Inherit the Earth - Brian Stableford [112]
Damon didn’t pause when his opponent went down. He kicked again and again, as hard as he could. He knew that the man’s IT would take care of the damage, but that didn’t figure in his calculations. He was glad of the opportunity to hit back at his persecutors, knowing that this time there would be no gas grenades to interrupt him.
Until he had laid the man unconscious, Damon had not known how much anger and frustration had been pent up in him, but the exhilaration of the whirlwind action had hardly begun the work of purging it. He felt a perverse stab of disappointment when no one else appeared in the alley’s mouth to provide a further challenge.
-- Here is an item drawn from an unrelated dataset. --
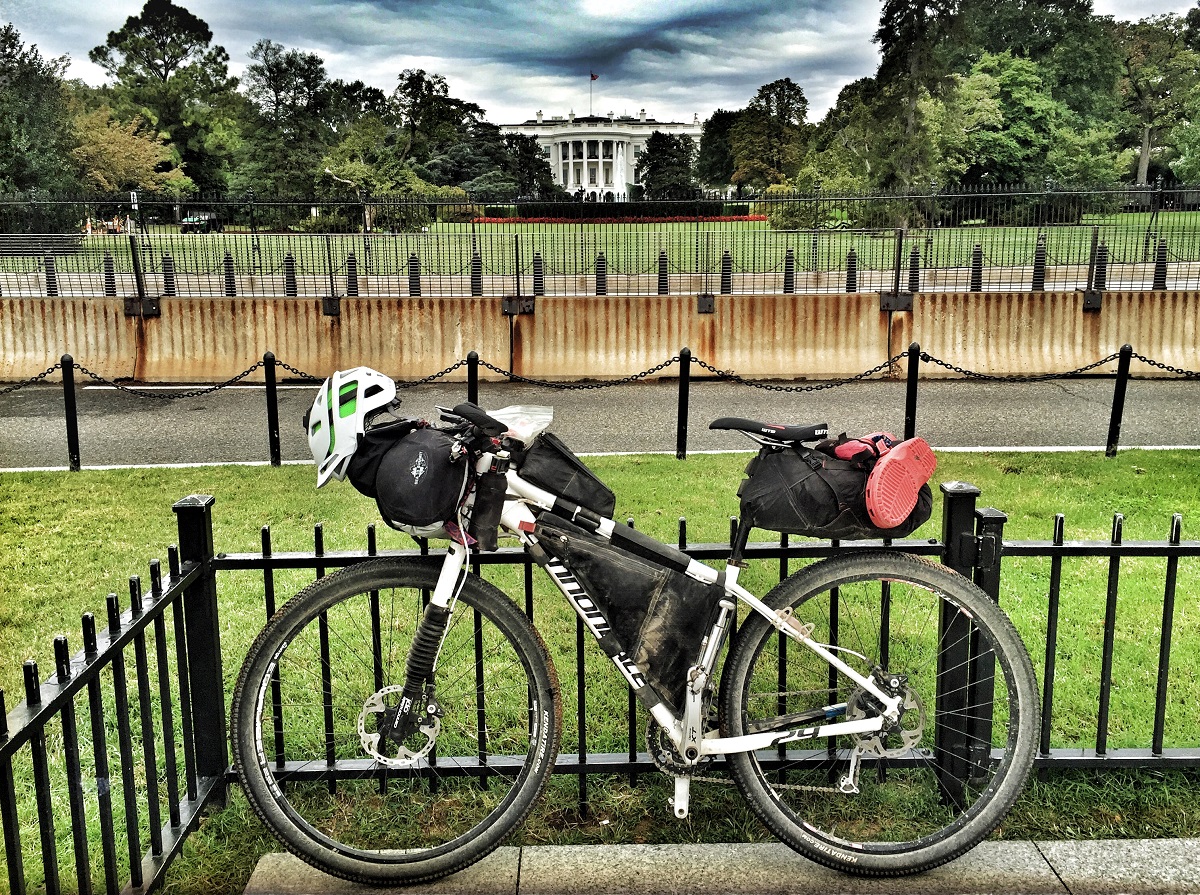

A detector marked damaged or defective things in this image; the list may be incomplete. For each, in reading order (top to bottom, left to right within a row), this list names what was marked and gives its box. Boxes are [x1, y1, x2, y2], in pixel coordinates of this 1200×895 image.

rusty concrete wall [0, 289, 1195, 379]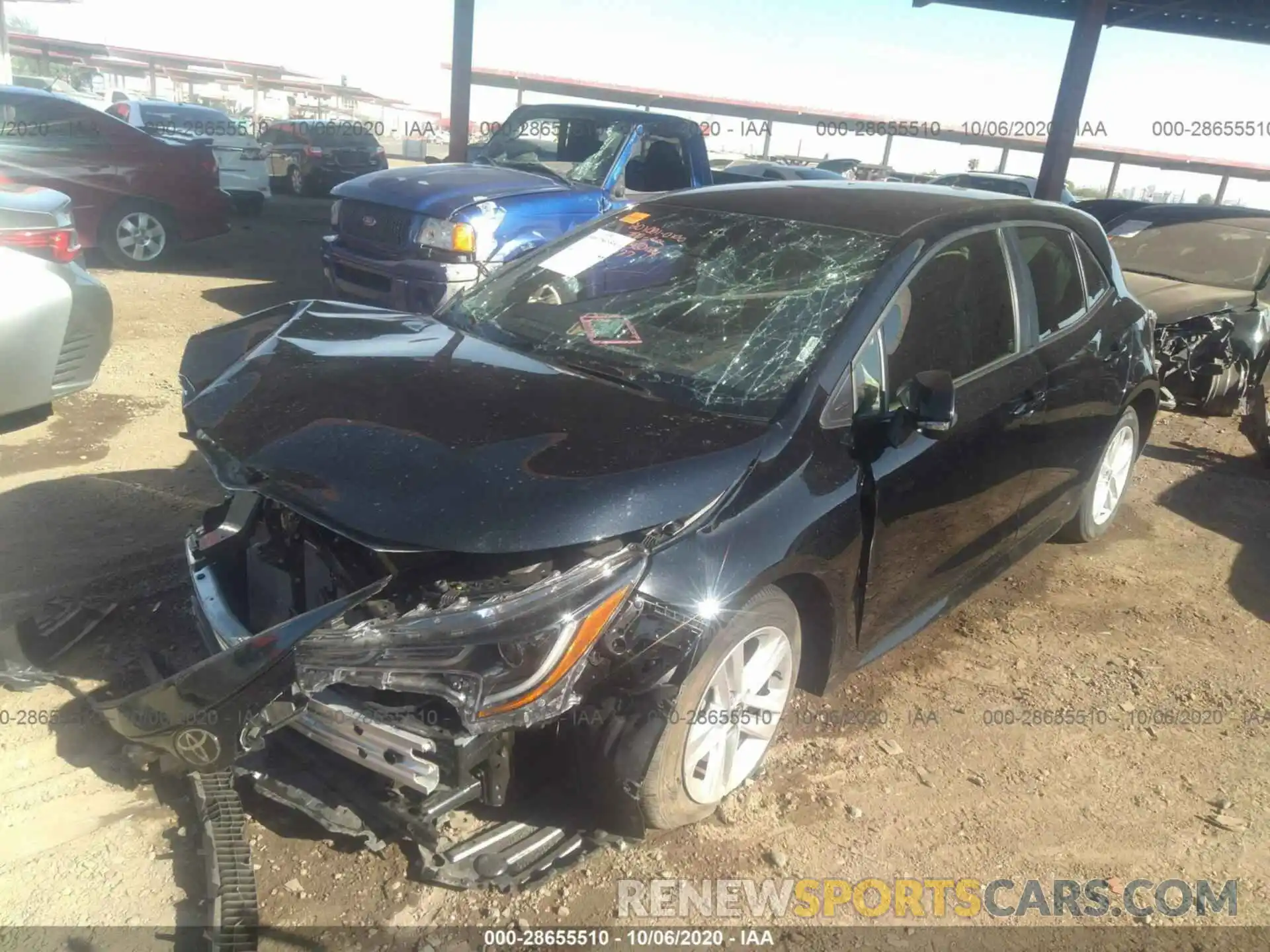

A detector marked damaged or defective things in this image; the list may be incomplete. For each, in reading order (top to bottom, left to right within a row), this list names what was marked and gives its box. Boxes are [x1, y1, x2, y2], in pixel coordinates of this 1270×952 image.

He knelt down beside his victim and checked the pouches in the man’s beltpack. There was nothing to identify him; like Damon, he was carrying no identifiers save for a gnomic set of unmarked swipecards. Damon picked these up by the edges, wondering whether it might be worth keeping the swipecards to see what might be retrieved electronically therefrom. He knew, though, that if the man were a policeman it wouldn’t be a good idea to be found in possession of stolen goods. In the end, he replaced the cards in the pouch.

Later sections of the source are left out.